[Your task]: Once the pictures are set aside, repeat all of the data below exactly.

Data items
☆ ☆ ☆ ☆ ☆ ☆ ☆

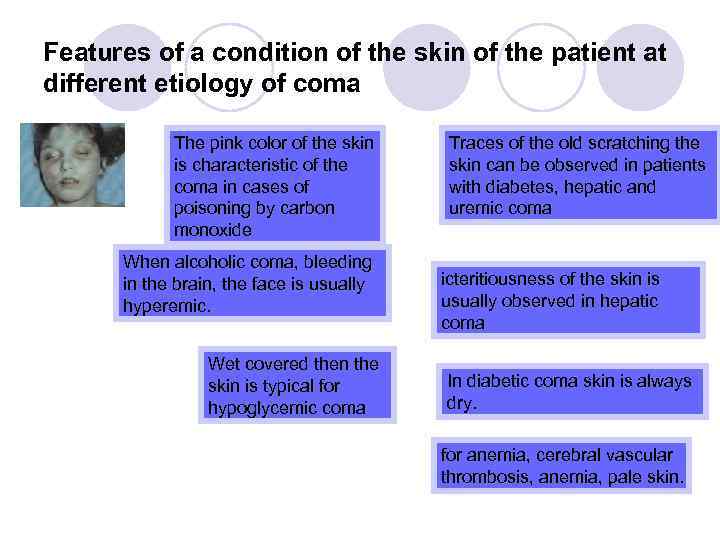 Features of a condition of the skin of the patient at different etiology of coma

The pink color of the skin is characteristic of the coma in cases of poisoning by carbon monoxide

When alcoholic coma, bleeding in the brain, the face is usually hyperemic.

Wet covered then the skin is typical for hypoglycemic coma

Traces of the old scratching the skin can be observed in patients with diabetes, hepatic and uremic coma

icteritiousness of the skin is usually observed in hepatic coma

In diabetic coma skin is always dry.

for anemia, cerebral vascular thrombosis, anemia, pale skin.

☆ ☆ ☆ ☆ ☆ ☆ ☆

[Response below]:
 Features of a condition of the skin of the patient at different etiology of coma

The pink color of the skin is characteristic of the coma in cases of poisoning by carbon monoxide

When alcoholic coma, bleeding in the brain, the face is usually hyperemic.

Wet covered then the skin is typical for hypoglycemic coma

Traces of the old scratching the skin can be observed in patients with diabetes, hepatic and uremic coma

icteritiousness of the skin is usually observed in hepatic coma

In diabetic coma skin is always dry.

for anemia, cerebral vascular thrombosis, anemia, pale skin.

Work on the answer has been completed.